* **Supplied passage**:
2022-12-20 11:31:38

by Zqiang

[permalink] [raw]
Subject: [PATCH] rcu: Fix race in set and clear TICK_DEP_BIT_RCU_EXP bitmask

For the kernel bulit with CONFIG_NO_HZ_FULL enabled and the following
cpus is nohz_full cpus:

CPU1 CPU2
rcu_report_exp_cpu_mult synchronize_rcu_expedited_wait
acquires rnp->lock mask = rnp->expmask;
for_each_leaf_node_cpu_mask(rnp, cpu, mask)
rnp->expmask = rnp->expmask & ~mask; rdp = per_cpu_ptr(&rcu_data, cpu1);
for_each_leaf_node_cpu_mask(rnp, cpu, mask)
rdp = per_cpu_ptr(&rcu_data, cpu1);
if (!rdp->rcu_forced_tick_exp)
continue; rdp->rcu_forced_tick_exp = true;
tick_dep_set_cpu(cpu1, TICK_DEP_BIT_RCU_EXP);

In the above scenario, after CPU1 reported the quiescent state, CPU1
misses the opportunity to clear the TICK_DEP_BIT_RCU_EXP bitmask, it
will not be cleared until the next expedited grace period starts and
the CPU1 quiescent state is reported again. during this window period,
the CPU1 whose tick can not be stopped, if CPU1 has only one runnable
task and this task has aggressive real-time response constraints, this
task may have one of the worst response times.

Therefore, this commit add rnp->lock when set TICK_DEP_BIT_RCU_EXP
bitmask to fix this race.

Signed-off-by: Zqiang <[email protected]>
---
kernel/rcu/tree_exp.h | 5 +++--
1 file changed, 3 insertions(+), 2 deletions(-)

diff --git a/kernel/rcu/tree_exp.h b/kernel/rcu/tree_exp.h
index 927abaf6c822..e5fe0099488b 100644
--- a/kernel/rcu/tree_exp.h
+++ b/kernel/rcu/tree_exp.h
@@ -593,6 +593,7 @@ static void synchronize_rcu_expedited_wait(void)
struct rcu_data *rdp;
struct rcu_node *rnp;
struct rcu_node *rnp_root = rcu_get_root();
+ unsigned long flags;

trace_rcu_exp_grace_period(rcu_state.name, rcu_exp_gp_seq_endval(), TPS("startwait"));
jiffies_stall = rcu_exp_jiffies_till_stall_check();
@@ -601,17 +602,17 @@ static void synchronize_rcu_expedited_wait(void)
if (synchronize_rcu_expedited_wait_once(1))
return;
rcu_for_each_leaf_node(rnp) {
+ raw_spin_lock_irqsave_rcu_node(rnp, flags);
mask = READ_ONCE(rnp->expmask);
for_each_leaf_node_cpu_mask(rnp, cpu, mask) {
rdp = per_cpu_ptr(&rcu_data, cpu);
if (rdp->rcu_forced_tick_exp)

* **Data excerpt**:
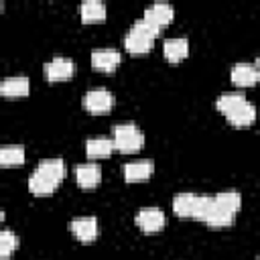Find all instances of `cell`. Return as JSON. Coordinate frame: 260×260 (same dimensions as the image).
<instances>
[{"label": "cell", "instance_id": "cell-9", "mask_svg": "<svg viewBox=\"0 0 260 260\" xmlns=\"http://www.w3.org/2000/svg\"><path fill=\"white\" fill-rule=\"evenodd\" d=\"M258 75H260V71H258L256 63H236L232 67V73H230L232 83L238 85V87H250V85H254L258 81Z\"/></svg>", "mask_w": 260, "mask_h": 260}, {"label": "cell", "instance_id": "cell-2", "mask_svg": "<svg viewBox=\"0 0 260 260\" xmlns=\"http://www.w3.org/2000/svg\"><path fill=\"white\" fill-rule=\"evenodd\" d=\"M158 35V28H154L152 24H148L144 18H138L132 28L126 32L124 37V47L128 53L140 55V53H148L152 49V43Z\"/></svg>", "mask_w": 260, "mask_h": 260}, {"label": "cell", "instance_id": "cell-5", "mask_svg": "<svg viewBox=\"0 0 260 260\" xmlns=\"http://www.w3.org/2000/svg\"><path fill=\"white\" fill-rule=\"evenodd\" d=\"M134 221L142 232L152 234V232H158L165 228L167 217H165L162 209H158V207H142V209H138Z\"/></svg>", "mask_w": 260, "mask_h": 260}, {"label": "cell", "instance_id": "cell-4", "mask_svg": "<svg viewBox=\"0 0 260 260\" xmlns=\"http://www.w3.org/2000/svg\"><path fill=\"white\" fill-rule=\"evenodd\" d=\"M83 106L85 110H89L91 114H104L110 112L114 106V95L110 93V89L106 87H93L89 91H85L83 95Z\"/></svg>", "mask_w": 260, "mask_h": 260}, {"label": "cell", "instance_id": "cell-15", "mask_svg": "<svg viewBox=\"0 0 260 260\" xmlns=\"http://www.w3.org/2000/svg\"><path fill=\"white\" fill-rule=\"evenodd\" d=\"M211 199H213V197H211ZM234 217H236V213H232V211L219 207V205L213 201L211 207H209V211L205 213L203 221H205L209 228H228V225L234 223Z\"/></svg>", "mask_w": 260, "mask_h": 260}, {"label": "cell", "instance_id": "cell-13", "mask_svg": "<svg viewBox=\"0 0 260 260\" xmlns=\"http://www.w3.org/2000/svg\"><path fill=\"white\" fill-rule=\"evenodd\" d=\"M0 93L6 98H20L28 93V77L26 75H10L0 83Z\"/></svg>", "mask_w": 260, "mask_h": 260}, {"label": "cell", "instance_id": "cell-6", "mask_svg": "<svg viewBox=\"0 0 260 260\" xmlns=\"http://www.w3.org/2000/svg\"><path fill=\"white\" fill-rule=\"evenodd\" d=\"M75 71V63L69 57H53L51 61H47L43 65V73L49 81H61V79H69Z\"/></svg>", "mask_w": 260, "mask_h": 260}, {"label": "cell", "instance_id": "cell-8", "mask_svg": "<svg viewBox=\"0 0 260 260\" xmlns=\"http://www.w3.org/2000/svg\"><path fill=\"white\" fill-rule=\"evenodd\" d=\"M69 230L73 232V236L79 242H91L98 238L100 228H98V219L91 215H83V217H73L69 221Z\"/></svg>", "mask_w": 260, "mask_h": 260}, {"label": "cell", "instance_id": "cell-10", "mask_svg": "<svg viewBox=\"0 0 260 260\" xmlns=\"http://www.w3.org/2000/svg\"><path fill=\"white\" fill-rule=\"evenodd\" d=\"M154 173V162L150 158H140L124 165V179L128 183H140L146 181Z\"/></svg>", "mask_w": 260, "mask_h": 260}, {"label": "cell", "instance_id": "cell-17", "mask_svg": "<svg viewBox=\"0 0 260 260\" xmlns=\"http://www.w3.org/2000/svg\"><path fill=\"white\" fill-rule=\"evenodd\" d=\"M199 195L195 193H177L173 197V211L179 217H193L195 207H197Z\"/></svg>", "mask_w": 260, "mask_h": 260}, {"label": "cell", "instance_id": "cell-11", "mask_svg": "<svg viewBox=\"0 0 260 260\" xmlns=\"http://www.w3.org/2000/svg\"><path fill=\"white\" fill-rule=\"evenodd\" d=\"M122 61L120 51L116 49H95L91 51V65L98 71H114Z\"/></svg>", "mask_w": 260, "mask_h": 260}, {"label": "cell", "instance_id": "cell-16", "mask_svg": "<svg viewBox=\"0 0 260 260\" xmlns=\"http://www.w3.org/2000/svg\"><path fill=\"white\" fill-rule=\"evenodd\" d=\"M162 51H165V57L173 63L181 61L187 57L189 53V41L185 37H173V39H167L162 43Z\"/></svg>", "mask_w": 260, "mask_h": 260}, {"label": "cell", "instance_id": "cell-1", "mask_svg": "<svg viewBox=\"0 0 260 260\" xmlns=\"http://www.w3.org/2000/svg\"><path fill=\"white\" fill-rule=\"evenodd\" d=\"M63 177H65L63 158H43L28 177V189L35 195H49L57 189Z\"/></svg>", "mask_w": 260, "mask_h": 260}, {"label": "cell", "instance_id": "cell-23", "mask_svg": "<svg viewBox=\"0 0 260 260\" xmlns=\"http://www.w3.org/2000/svg\"><path fill=\"white\" fill-rule=\"evenodd\" d=\"M16 248H18V238L8 230H0V260H6Z\"/></svg>", "mask_w": 260, "mask_h": 260}, {"label": "cell", "instance_id": "cell-3", "mask_svg": "<svg viewBox=\"0 0 260 260\" xmlns=\"http://www.w3.org/2000/svg\"><path fill=\"white\" fill-rule=\"evenodd\" d=\"M112 140H114V148H118L120 152H136L144 144V134L136 124L120 122L112 128Z\"/></svg>", "mask_w": 260, "mask_h": 260}, {"label": "cell", "instance_id": "cell-24", "mask_svg": "<svg viewBox=\"0 0 260 260\" xmlns=\"http://www.w3.org/2000/svg\"><path fill=\"white\" fill-rule=\"evenodd\" d=\"M2 221H4V211L0 209V223H2Z\"/></svg>", "mask_w": 260, "mask_h": 260}, {"label": "cell", "instance_id": "cell-18", "mask_svg": "<svg viewBox=\"0 0 260 260\" xmlns=\"http://www.w3.org/2000/svg\"><path fill=\"white\" fill-rule=\"evenodd\" d=\"M79 14L85 22H100L106 18V4L102 0H85L79 6Z\"/></svg>", "mask_w": 260, "mask_h": 260}, {"label": "cell", "instance_id": "cell-14", "mask_svg": "<svg viewBox=\"0 0 260 260\" xmlns=\"http://www.w3.org/2000/svg\"><path fill=\"white\" fill-rule=\"evenodd\" d=\"M112 150H114V140L108 136H93V138H87V142H85V154L89 158L110 156Z\"/></svg>", "mask_w": 260, "mask_h": 260}, {"label": "cell", "instance_id": "cell-21", "mask_svg": "<svg viewBox=\"0 0 260 260\" xmlns=\"http://www.w3.org/2000/svg\"><path fill=\"white\" fill-rule=\"evenodd\" d=\"M244 102H246L244 93H238V91H228V93H221V95L217 98L215 106H217V110H219L221 114H225V116H228L230 112H234L236 108H240Z\"/></svg>", "mask_w": 260, "mask_h": 260}, {"label": "cell", "instance_id": "cell-22", "mask_svg": "<svg viewBox=\"0 0 260 260\" xmlns=\"http://www.w3.org/2000/svg\"><path fill=\"white\" fill-rule=\"evenodd\" d=\"M213 201L219 205V207H223V209H228V211H232V213H236L238 209H240V205H242V197H240V193L238 191H219V193H215L213 195Z\"/></svg>", "mask_w": 260, "mask_h": 260}, {"label": "cell", "instance_id": "cell-7", "mask_svg": "<svg viewBox=\"0 0 260 260\" xmlns=\"http://www.w3.org/2000/svg\"><path fill=\"white\" fill-rule=\"evenodd\" d=\"M173 16H175V10H173V6L169 4V2H154V4H150L146 10H144V14H142V18L148 22V24H152L154 28H162V26H167L171 20H173Z\"/></svg>", "mask_w": 260, "mask_h": 260}, {"label": "cell", "instance_id": "cell-19", "mask_svg": "<svg viewBox=\"0 0 260 260\" xmlns=\"http://www.w3.org/2000/svg\"><path fill=\"white\" fill-rule=\"evenodd\" d=\"M225 118H228L234 126H248V124H252L254 118H256V108H254V104H250V102L246 100L240 108H236L234 112H230Z\"/></svg>", "mask_w": 260, "mask_h": 260}, {"label": "cell", "instance_id": "cell-25", "mask_svg": "<svg viewBox=\"0 0 260 260\" xmlns=\"http://www.w3.org/2000/svg\"><path fill=\"white\" fill-rule=\"evenodd\" d=\"M2 6H4V4H2V2H0V10H2Z\"/></svg>", "mask_w": 260, "mask_h": 260}, {"label": "cell", "instance_id": "cell-12", "mask_svg": "<svg viewBox=\"0 0 260 260\" xmlns=\"http://www.w3.org/2000/svg\"><path fill=\"white\" fill-rule=\"evenodd\" d=\"M75 179L77 185L83 189H91L95 185H100L102 181V169L95 162H85V165H77L75 167Z\"/></svg>", "mask_w": 260, "mask_h": 260}, {"label": "cell", "instance_id": "cell-20", "mask_svg": "<svg viewBox=\"0 0 260 260\" xmlns=\"http://www.w3.org/2000/svg\"><path fill=\"white\" fill-rule=\"evenodd\" d=\"M24 146L20 144H8L0 148V165L2 167H18L24 162Z\"/></svg>", "mask_w": 260, "mask_h": 260}]
</instances>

* **Aim**:
Write out the RCU patch text again from "if (synchronize_rcu_expedited_wait_once(1))" to "if (rdp->rcu_forced_tick_exp)", substituting "cpu_rdp" for "rdp". Rely on the RCU patch text alone.

* **Finished exercise**:
if (synchronize_rcu_expedited_wait_once(1))
return;
rcu_for_each_leaf_node(rnp) {
+ raw_spin_lock_irqsave_rcu_node(rnp, flags);
mask = READ_ONCE(rnp->expmask);
for_each_leaf_node_cpu_mask(rnp, cpu, mask) {
cpu_rdp = per_cpu_ptr(&rcu_data, cpu);
if (cpu_rdp->rcu_forced_tick_exp)